::: ENTRIES SHOWN

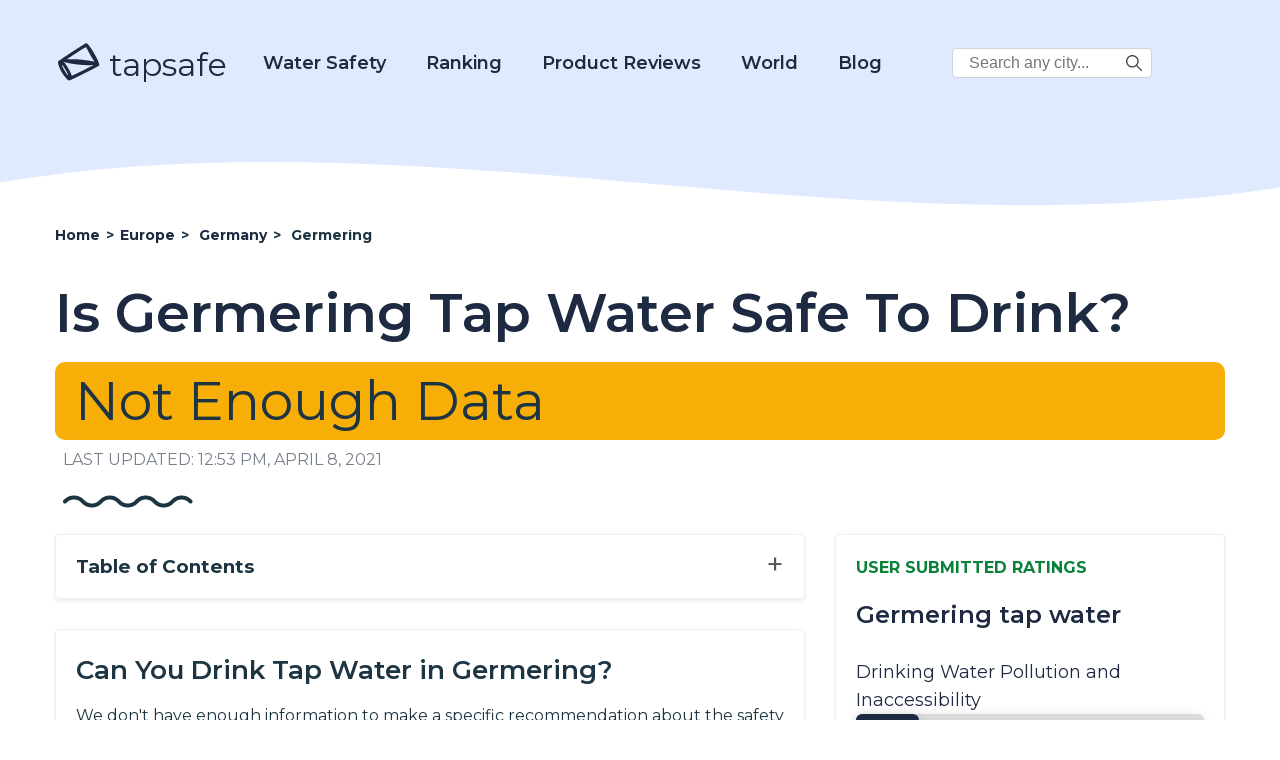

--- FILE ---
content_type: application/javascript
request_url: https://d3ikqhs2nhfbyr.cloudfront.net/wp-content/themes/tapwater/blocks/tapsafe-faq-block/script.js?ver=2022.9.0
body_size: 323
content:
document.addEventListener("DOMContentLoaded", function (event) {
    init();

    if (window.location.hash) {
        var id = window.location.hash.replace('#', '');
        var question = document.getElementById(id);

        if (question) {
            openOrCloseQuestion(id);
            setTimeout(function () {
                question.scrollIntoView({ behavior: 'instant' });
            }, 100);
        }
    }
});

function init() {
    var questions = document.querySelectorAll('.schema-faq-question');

::::::

*TASK DETAILS*:
Show all lines above holding the word "hash".

*PROBLEM SOLUTION*:
    if (window.location.hash) {
        var id = window.location.hash.replace('#', '');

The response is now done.